Мазепа бросился к кровати и, усадив больную, подложил ей под спину несколько подушек.

— Хорошо, спасибо! — кивнула любовно головой вельможная пани. — Так-то я скоро и вставать начну, а если привезешь и поставишь перед мои очи этого шельму, Фальбовского, то и сейчас схвачусь надавать ему пощечин. Ну, значит с ним дело покончено, позор, лежащий на роде Мазеп, будет смыт... А теперь, когда я успокоилась, возьми ты кресло и сядь против меня, вот здесь, да поведай мне, где ты теперь, при каком деле, и что думаешь вообще предпринять?

Мазепа придвинул стоявшее в углу кресло к кровати и сел молча, будучи бессильным побороть сразу охватившее его волнение и взять себя в руки.
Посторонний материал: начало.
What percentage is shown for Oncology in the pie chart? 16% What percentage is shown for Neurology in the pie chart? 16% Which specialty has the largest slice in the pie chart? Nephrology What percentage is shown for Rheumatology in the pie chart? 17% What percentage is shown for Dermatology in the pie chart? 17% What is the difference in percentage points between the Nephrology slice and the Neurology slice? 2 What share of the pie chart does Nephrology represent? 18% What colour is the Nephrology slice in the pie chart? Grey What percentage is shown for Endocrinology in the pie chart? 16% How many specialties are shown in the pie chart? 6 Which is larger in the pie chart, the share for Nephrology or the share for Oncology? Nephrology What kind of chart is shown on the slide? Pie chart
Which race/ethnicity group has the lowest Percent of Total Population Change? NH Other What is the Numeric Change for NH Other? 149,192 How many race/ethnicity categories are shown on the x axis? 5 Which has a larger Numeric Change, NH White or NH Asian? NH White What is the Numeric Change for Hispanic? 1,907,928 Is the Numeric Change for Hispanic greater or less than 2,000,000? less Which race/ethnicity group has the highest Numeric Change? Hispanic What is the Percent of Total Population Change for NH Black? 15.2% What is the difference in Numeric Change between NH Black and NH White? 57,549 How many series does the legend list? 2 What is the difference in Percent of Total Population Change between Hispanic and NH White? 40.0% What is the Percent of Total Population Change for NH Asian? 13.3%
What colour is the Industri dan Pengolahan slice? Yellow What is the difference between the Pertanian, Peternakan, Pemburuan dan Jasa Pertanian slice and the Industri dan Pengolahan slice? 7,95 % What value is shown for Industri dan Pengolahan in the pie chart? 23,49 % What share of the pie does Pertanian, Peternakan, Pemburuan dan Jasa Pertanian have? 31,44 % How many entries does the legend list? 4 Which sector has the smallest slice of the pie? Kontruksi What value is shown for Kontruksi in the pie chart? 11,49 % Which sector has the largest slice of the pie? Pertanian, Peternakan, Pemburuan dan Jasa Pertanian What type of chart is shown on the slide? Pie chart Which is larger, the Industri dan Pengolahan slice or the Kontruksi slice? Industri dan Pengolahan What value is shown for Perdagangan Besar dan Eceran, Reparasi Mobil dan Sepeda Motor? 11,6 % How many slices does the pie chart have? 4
— Где ты теперь? — спросила снова, после небольшого молчания, пани Мазепина.

— У гетмана Дорошенко.

— Дорошенко? Слыхала, слыхала: он из славного казачьего роду... только теперь этих гетманов расплодилось, словно жаб после дождя, — то там прослышишь, то там, — и один на другого идут, — тот татар за собой тащит, а тот ляхов... Смута одна, да безладье! Эх, не поведет это к добру нашу бедную неньку-вдовицу! — Как умер батько Богдан, так и пошло все "шкереберть"! Вот большую половину нас отдали на растерзанье ляхам... Разорвали нас надвое!..

— А вот, мамо, Дорошенко Петр и задумал "злучыть" обе половины Украины в одно целое.